The human readable output sent to stderr for gcc and msvc contains absolute paths. For msvc, the absolute path is preceded by "Note: including file:" which is language/locale specific (i.e., "English") and would have to be internationalized (i.e., i18n).
The preprocessor output sent to stdout is more voluminous but is somewhat straightforward. The gcc preprocessor includes flags on the line directives that indicate if the included file is a system file. No such luck for msvc, and a quick-and-dirty-heuristic of known system paths is used. Note that allowing a user to import from the os environment can make the problem harder.
Both scanners can be configured to "cross-check" the stdout processing against the stderr output. This is disabled by default.
A missing include file causes a compiler preprocessor error and the dependencies list might be truncated. There is no attempt to detect error messages in stderr.
The current state of the repository displays the command-line used to invoke the compiler preprocessor.
The CConditionalScanner - many years later - tried to mitigate some of the downsides of the tradeoff by restoring missing features, but comes at additional cost. I understand the original did not make a distinction between "" and <> includes, and I really dislike the heuristic for deciding whether to track a dep or not: if the detected header file is not found on the system, just ignore it as a dep, it's probably a "system header" that's not worth tracking. But it is what it is... short of rigging some probably heavyweight system for how to decide what to track and what not to track, don't really know what else to do.

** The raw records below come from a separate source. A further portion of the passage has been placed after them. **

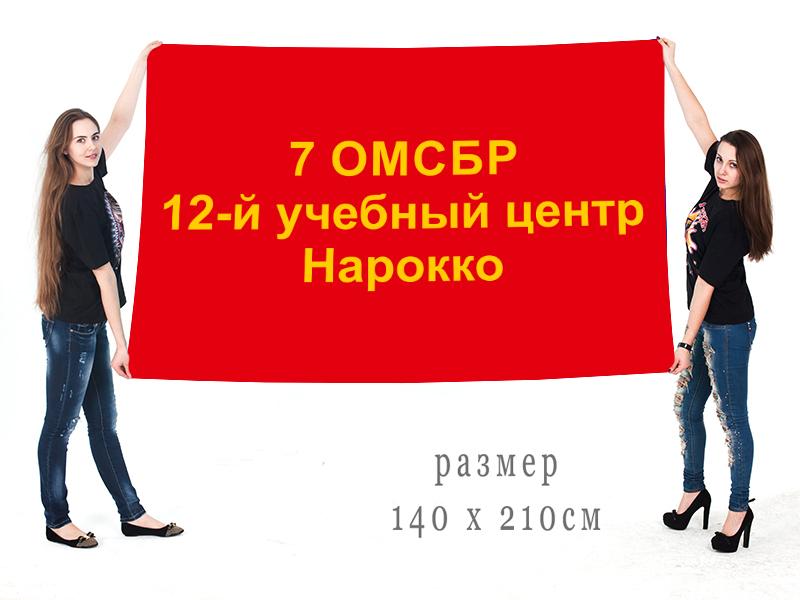 Большой флаг 12 учебного центра 7 ОМСБр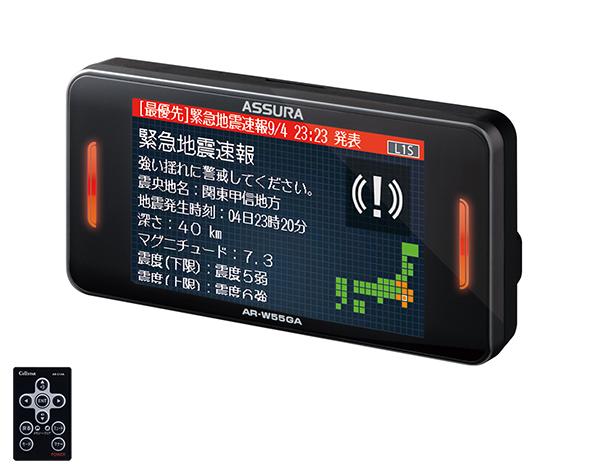 AR-W55GA GPSレーダー探知機 [一体型][3年保証][2019年モデル]
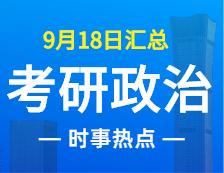 2022考研政治:9月18日时事热点汇总
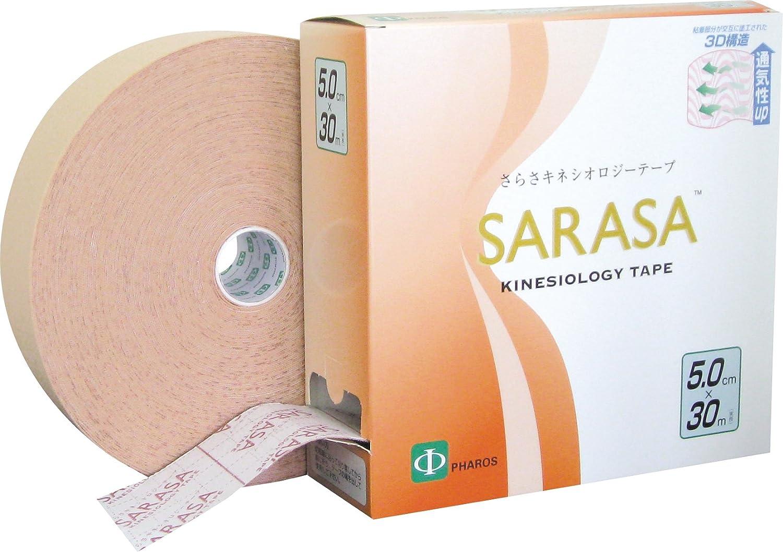 SARASA さらさ キネシオロジーテープ 業務用 テーピング 10箱セット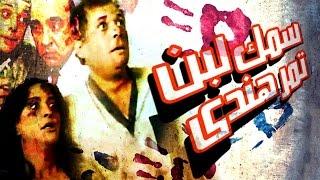 فيلم سمك لبن تمر هندي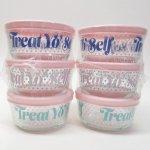現行品・ガラス商品  パイレックス 1カップ 並行輸入品 TREAT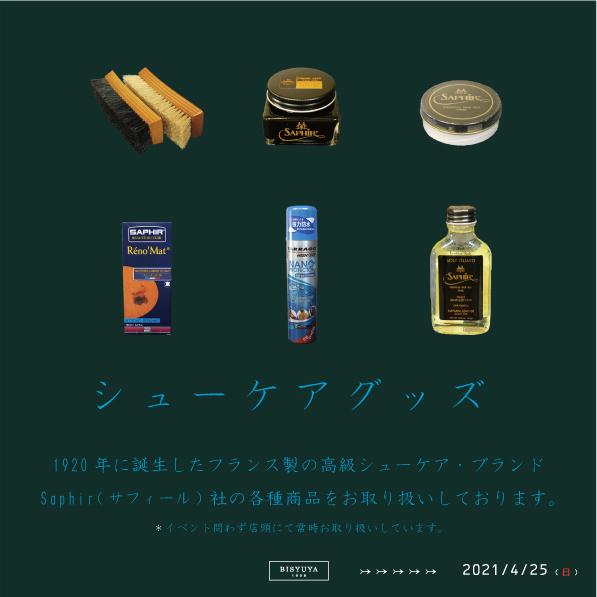 『 靴磨きのお誘い 』2021/4/25(日)_b0081010_12545815.jpg
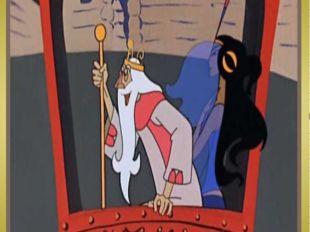 … и о глупом царе , которого обманула и погубила Шамаханская царица…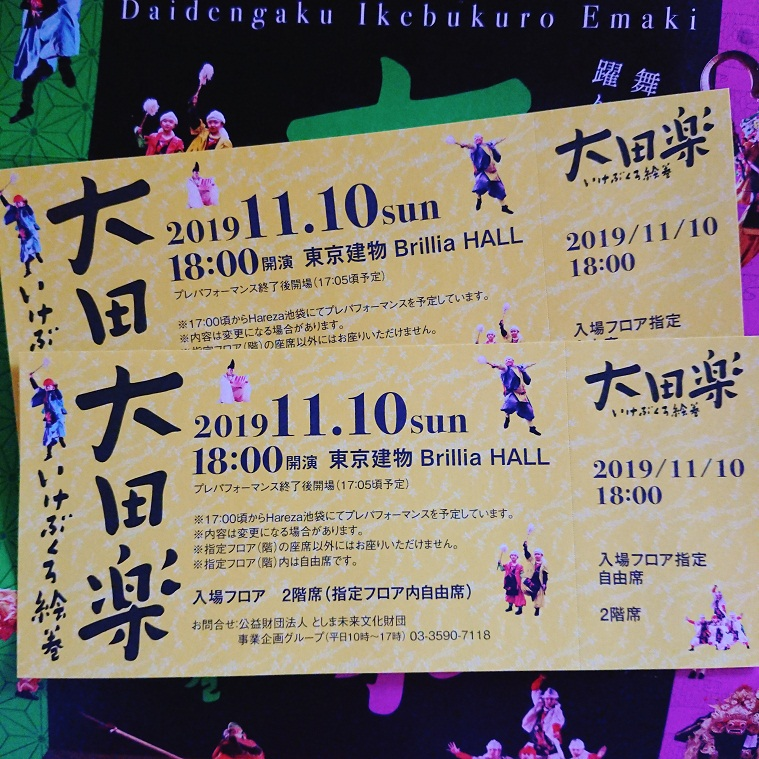 大田楽チケット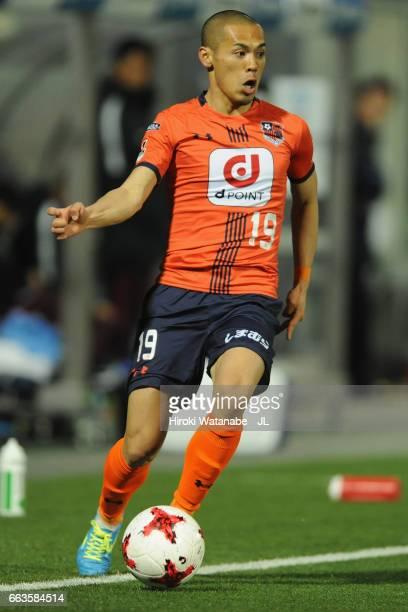 Ryo Okui of Omiya Ardija in action during the J.League J1 match between Omiya Ardija and Kashima Antlers at Nack 5 Stadium Omiya on April 1, 2017 in...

If a missing file is needed by the compiler preprocessor, the build is going to fail anyway.
Tangential Topic: See Section 2.1.1 Platform Split/Quote Command-Line Arguments for the link to pyargs.py.
Included is code to split/quote/join arguments for Windows. It is part of my own research library which is undergoing yet another rewrite and has not been committed yet. This particular code could land in it's own repository for illustration.
I'm hoping to cover some of this ground in Sections 2 and possible 4 above.
@mwichmann Off-topic: inline LaTeX math-mode color definitions
As you know, much to your annoyance, I am a fan of using inline LaTeX math-mode to change the foreground color text. As you have rightly pointed out, the quality of the color definition contrast is dependent on the background color (i.e., colors that look good on a light background may not look good on a dark background).
A while ago I wrote a brute-force script that attempted to find common color definitions that are reasonable for all of the GitHub appearance themes. Using color contrast calculations and some funky ranking and filtering, a number of color definition tables were produced using a measure of perceptual difference for a set of independent hue ranges.
I typically use red, yellow, and green to highlight text. It turns out that decent red and yellow hues are more difficult to find when considering light and dark backgrounds. The WIP post above is using the red and yellow definitions from Column 0 of the color definition tables.
The color definition tables can be found at: https://github.com/jcbrill/sandbox/tree/main/github/github-colors-bg
At your convenience, any feedback from viewing with your light and dark backgrounds would be appreciated.
@mwichmann Despite the TODO in the final section of the comment above, there is no additional work planned anytime soon and should be considered complete for all practical purposes.
An SCons example directly based on this issue (Example-01) that uses the prototype scanners (i.e., GCCPreProcessorScanner and MSVCPreProcessorScanner) discussed above was added to the research library for this issue and can be found in the examples directory. See wsl-output-example-01.txt for results using gcc and WSL.
If one wants to exercise the prototype GCCPreProcessorScanner, this would be a good starting place. The example does depend on the site-scons folder.